“Perhaps the biggest obstacle facing those of us who want to see a restoration of our culture, a return to the family, to healthy and honored womanhood and motherhood, and wide-scale desexualization, is the wide gap separating us from those who want to maintain their crafted narrative.” – The End of Woman
A recent United Nations study of violence against women and girls in sports revealed nearly 1000 lost medals in 26 different sports from biological men identifying as women. Ignoring biology, hormones, and other feminine characteristics, womanhood is now defined by a mere feeling—the unfortunate outcome of the diminishment of women over time.
In Carrie Gress’s 2023 book, “The End of Woman”, Gress in telling the history of feminism and its effects on culture has revealed how the devaluing of feminine attributes, virtues, and nature, has made women more like men, and thus contributed to their loss of identity. Beginning with the history of feminism, from its origins in the eighteenth century to modern times, gaining equality was not enough. Competing with men in business, and even sex, has all but erased the innate characteristics of womanhood.
While early feminism secured much-needed rights for education, work, and equality, its ongoing narrative vowed to smash the patriarchy and end male supremacy. Using the handmaiden’s tale of red-robed women, equality for women came to be defined by a decline for men. Equalization of the sexes, to compete, and not compliment one another, led to a decline in traditional female norms. Deeming the patriarchal family as oppressive led to a restructuring of society, especially marriage, and the role of motherhood.

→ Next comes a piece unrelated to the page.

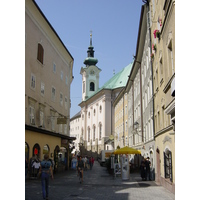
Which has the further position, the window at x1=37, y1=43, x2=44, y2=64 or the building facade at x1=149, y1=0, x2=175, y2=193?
the window at x1=37, y1=43, x2=44, y2=64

Ignoring the obvious biological realities of the female form, feminism made male lives the norm to be imitated. Male sexuality became women's sexuality: free love and promiscuity and the avoidance of monogamy, and marriage. Birth control aided women in achieving sex without consequences. A secularized movement to remove Christianity, and God from America, put an end to family values. Women bought the bargain and were left unfulfilled. Now, it is women who divorce their husbands at a rate of 80 percent which has only led to increases in suicide, depression, drug addiction, and STDs.

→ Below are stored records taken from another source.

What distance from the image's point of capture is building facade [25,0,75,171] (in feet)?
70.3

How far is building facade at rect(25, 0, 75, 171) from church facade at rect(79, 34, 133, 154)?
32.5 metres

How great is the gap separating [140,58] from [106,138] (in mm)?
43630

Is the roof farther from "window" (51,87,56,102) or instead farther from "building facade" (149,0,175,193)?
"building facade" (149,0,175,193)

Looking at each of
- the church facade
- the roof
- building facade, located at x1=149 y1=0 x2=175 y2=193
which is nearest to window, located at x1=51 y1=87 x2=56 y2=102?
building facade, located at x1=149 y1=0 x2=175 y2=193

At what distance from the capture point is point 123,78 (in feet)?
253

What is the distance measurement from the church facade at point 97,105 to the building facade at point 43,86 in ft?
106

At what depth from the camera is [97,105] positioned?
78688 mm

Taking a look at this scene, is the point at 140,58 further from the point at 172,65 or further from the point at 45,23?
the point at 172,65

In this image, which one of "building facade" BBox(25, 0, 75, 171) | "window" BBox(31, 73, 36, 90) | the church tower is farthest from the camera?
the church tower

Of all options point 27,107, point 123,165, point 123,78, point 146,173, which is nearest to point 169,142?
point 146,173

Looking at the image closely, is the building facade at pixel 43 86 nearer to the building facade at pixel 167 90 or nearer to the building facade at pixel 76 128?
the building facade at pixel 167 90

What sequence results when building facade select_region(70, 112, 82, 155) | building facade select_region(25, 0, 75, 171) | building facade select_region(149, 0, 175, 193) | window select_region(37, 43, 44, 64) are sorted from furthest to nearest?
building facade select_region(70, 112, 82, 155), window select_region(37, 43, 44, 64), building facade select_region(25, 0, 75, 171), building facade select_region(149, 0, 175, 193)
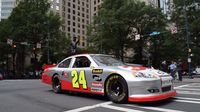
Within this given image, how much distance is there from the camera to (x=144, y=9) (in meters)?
48.4

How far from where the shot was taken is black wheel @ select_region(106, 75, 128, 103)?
8.28 m

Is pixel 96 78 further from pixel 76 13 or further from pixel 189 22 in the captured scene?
pixel 76 13

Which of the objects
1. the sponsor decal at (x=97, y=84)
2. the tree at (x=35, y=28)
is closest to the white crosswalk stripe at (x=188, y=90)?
the sponsor decal at (x=97, y=84)

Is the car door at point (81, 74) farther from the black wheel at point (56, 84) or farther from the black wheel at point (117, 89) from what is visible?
the black wheel at point (56, 84)

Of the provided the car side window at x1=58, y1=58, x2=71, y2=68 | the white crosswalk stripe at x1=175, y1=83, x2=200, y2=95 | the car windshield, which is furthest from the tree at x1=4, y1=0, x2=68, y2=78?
the car windshield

But the God-given differences in gender gave women their birthright as life-givers, suited best for marriage, homemaking, and monogamy. Just as the loss of strong men in society has hurt cultural norms, so too has the making of women less womanly led to a culture of the unborn, the unmarried, and the unfulfilled. Feminism hurts women the most by keeping them from their natural state. Women can, and do, have it all, but maybe, not all at once.
With today’s cultural confusion, it shouldn’t be surprising that now men are crossing over to fill the void left by womanhood, redefining it on their own terms. By cosplaying a perverted version of women, men have taken over women’s spaces and women’s accomplishments.
In country singer Shania Twain’s 1999 song, “Man, I Feel Like a Woman”, Twain’s female empowerment anthem celebrates womanhood. Feminism went too far and did more harm than good when faux liberation only left women unhappy, unfulfilled, and at war with men. Women need strong men, and men need feminine women. Let women be who they are.